▶ _TESTO DELLA PAGINA_:
---

72 - Imputazione del disavanzo da concambio nella fusione e nella scissione


Massima

15 novembre 2005

Il principio della continuità dei bilanci in sede di fusione, sancito dall'art. 2504-bis, comma 4 cod. civ., implica che, di regola, il capitale sociale della società risultante dalla fusione non possa eccedere la somma del capitale sociale e delle riserve delle società partecipanti alla fusione.
Tale assunto è peraltro suscettibile di deroga in caso di disavanzo "da concambio", dovuto alla differenza tra il capitale sociale dell'incorporata ante fusione, e l'aumento di capitale sociale deliberato dall'incorporante a servizio della fusione, in misura necessaria per soddisfare il rapporto di cambio, qualora non vi siano sufficienti riserve (nel patrimonio netto dell'incorporata e/o dell'incorporante) per "coprire" detta differenza.
Deve infatti ritenersi consentita anche in questo caso - oltre che nell'ipotesi di disavanzo "da annullamento", pacifica in giurisprudenza e dottrina - l'imputazione del disavanzo da concambio "agli elementi dell'attivo e del passivo delle società partecipanti alla fusione e, per la differenza e nel rispetto delle condizioni previste dal numero 6 dell'articolo 2426 cod. civ., ad avviamento", a norma dell'art. 2504-bis, comma 4, seconda frase cod. civ..
Tuttavia, posto che siffatta imputazione del disavanzo da concambio, a differenza di quello da annullamento, comporta la formazione ex novo di capitale sociale non coperto da valori già risultanti nelle scritture contabili e nei bilanci delle società partecipanti alla fusione, è in tal caso necessario che venga redatta anche la relazione di stima del patrimonio della società incorporata a norma dell'art. 2346 cod. civ., la quale potrà pertanto essere affidata agli esperti incaricati della relazione sulla congruità del rapporto di cambio, in analogia a quanto dispone l'art. 2501-sexies, comma 7 cod. civ..
In alternativa a quanto sopra, è comunque fatta salva la possibilità che la società incorporante soddisfi il rapporto di cambio a favore degli azionisti dell'incorporata mediante altre modalità (quali l'assegnazione di azioni proprie; la redistribuzione di azioni del capitale della società incorporante, con conseguente riduzione della partecipazione dei soci originari; l'assegnazione di azioni senza valore nominale; etc.), che rispettino comunque l'esigenza di assicurare ai soci dell'incorporata una partecipazione congrua rispetto ai rapporti economici delle società partecipanti alla fusione, ma che non implichino un aumento del capitale sociale dell'incorporante superiore alla somma del capitale sociale dell'incorporata, delle riserve dell'incorporata e delle riserve dell'incorporante imputabili a capitale.
La medesima conclusione deve ritenersi applicabile, mutatis mutandis, anche per la scissione, sia in ipotesi di scissione a favore di società preesistenti (nella quale si riproduce una situazione sostanzialmente analoga a quella della fusione per incorporazione), sia in caso di scissione a favore di società di nuova costituzione (nella quale, invece, l'imputazione del disavanzo da concambio rappresenta addirittura una "conditio sine qua non" per poter dar corso all'operazione, ogni qual volta la parte di patrimonio assegnata ad una beneficiaria di nuova costituzione, pur avendo un valore effettivo positivo, presenti valori contabili negativi).

---

▶ _ESERCIZIO 1_: Riscrivi il testo sul disavanzo da concambio tra "Deve infatti ritenersi" e "frase cod. civ..", estremi inclusi, sostituendo "avviamento" con "goodwill".
▶ _ESERCIZIO 2_: Per favore, prosegui il testo sul disavanzo da concambio nella fusione e nella scissione, partendo dopo la sua ultima frase.

▶ _MATERIALE FORNITO_:

---

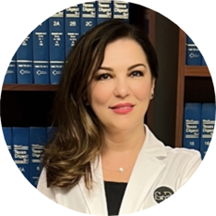 Sara Dowran, ARNP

---

▶ _RISPOSTA 1_:
Deve infatti ritenersi consentita anche in questo caso - oltre che nell'ipotesi di disavanzo "da annullamento", pacifica in giurisprudenza e dottrina - l'imputazione del disavanzo da concambio "agli elementi dell'attivo e del passivo delle società partecipanti alla fusione e, per la differenza e nel rispetto delle condizioni previste dal numero 6 dell'articolo 2426 cod. civ., ad goodwill", a norma dell'art. 2504-bis, comma 4, seconda frase cod. civ..

▶ _RISPOSTA 2_:
E' fatta salva ogni diversa conseguenza derivante dall'applicazione dei principi IAS - IFRS, per le società che li abbiano adottati in via obbligatoria o facoltativa.

Motivazione

La massima affronta la specifica questione dell'ammissibilità dell'impu­tazione del c.d. disavanzo da concambio "agli elementi dell'attivo e del passivo delle società partecipanti alla fusione e, per la differenza e nel rispetto delle condizioni previste dall'art. 2426, n.6 cod. civ. ad avviamento" (art. 2504-bis, comma 4 cod. civ.), nonché le sue conseguenze sul procedimento di fusione.

Il disavanzo da concambio si verifica allorché, nella fusione per incorporazione, la società incorporante deliberi un aumento di capitale a servizio del concambio delle azioni della società incorporata, di importo superiore al patrimonio netto contabile della società incorporata stessa. La differenza tra questi due valori (aumento di capitale dell'incorporante e patrimonio netto dell'incorporata) costituisce il disavanzo da concambio. Tale situazione si verifica quando i valori effettivi del patrimonio dell'incorporata sono superiori, in proporzione al capitale sociale, a quelli dell'incorporante, rendendosi necessario attribuire agli azionisti della società incorporata un numero di azioni che consenta loro di man­tenere sostanzialmente inalterato il valore delle loro partecipazioni.

Si ritiene di poter affermare la possibilità di imputare nel bilancio post fusione della società incorporante, oltre che il disavanzo da annullamento, anche il disavanzo da concambio, per le ragioni che seguono.

Anzitutto, si consideri che la lettera della legge, nel consentire la deroga al principio di continuità dei bilanci, dettato dall'art. 2504-bis, comma 4, primo periodo cod. civ., non distingue la natura del disavanzo, se da annullamento o da concambio. Né d'altronde il riferimento alle condizioni previste dal numero 6 dell'art. 2426 cod. civ., per l'iscrizione dell'avviamento, può rappresentare un elemento decisivo in senso contrario: anche in caso di disavanzo da concambio, infatti, si può ritenere che la società incorporante e la sua compagine sociale in qualche modo acquisiscano a titolo oneroso, a fronte cioè dell'emissione di nuove azioni, il complesso aziendale che costituisce il patrimonio della società incorporata.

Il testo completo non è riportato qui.